Write notes and keep a journal. I was writing in my journal one day when another tour group passed by. A woman exclaimed, "I want to keep a journal too, but I never have time. To write I'd have to miss something." I know the feeling. Most tours are really packed with activities. One tip to all would-be journal writers: Give up the idea of keeping your trip diary chronological. If you try to keep it orderly, you'll soon fall behind and end up with a few days recorded in detail and the rest lost in frustration. Practice travel presence by letting your journal just happen.

My Israel journal is in two 5" x 7" notebooks, one of which I always carried in the back pocket of my purse. It has my notes from the lectures at the conference I was attending, the times for breakfast, when the bus would leave, addresses of people I met, and notes taken during the guide's talks. In the back I kept a running list of impressions I wanted to write about when I had more time. Some of those entries I did while sitting in the bus and even while waiting in the bathroom line. Others I wrote back in the hotel. I also bought postcards in the hotel of places I knew were on the agenda, then jotted notes to myself on the back of them. (And yes, I did take one day off from touring, missing something but doing the reflecting that was important to me.)

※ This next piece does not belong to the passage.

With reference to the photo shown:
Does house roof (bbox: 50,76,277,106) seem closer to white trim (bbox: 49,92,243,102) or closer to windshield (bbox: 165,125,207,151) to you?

I discovered making brief notes as I went along helped keep me in the moment. This practice periodically cleared my mind of things I was struggling not to forget. That way I could be more open to new experiences.

Participate in present-day life. When you are traveling to a place with a rich past, sometimes that is all you focus on. But presence means being here now. Once in New York City where I live, I was surprised to find one of my favorite grocery stores filled with tourists from a large bus parked outside. "How silly," I thought to myself. "They are seeing a market on their tour." But then I realized that one of my favorite things to do in a foreign country is to visit a market. My senses come alive as I see the stalls of sweets, touch the unusual fruits and vegetables, smell the bins of spices. So on your next tour, try local foods. Put the strange green spice on the sesame seed bread bought from a cart in the Old City. Try eating olives and herring and eggplant jam for breakfast. All this is the spiritual practice of wonder, and if travel is anything, it is wonder-full.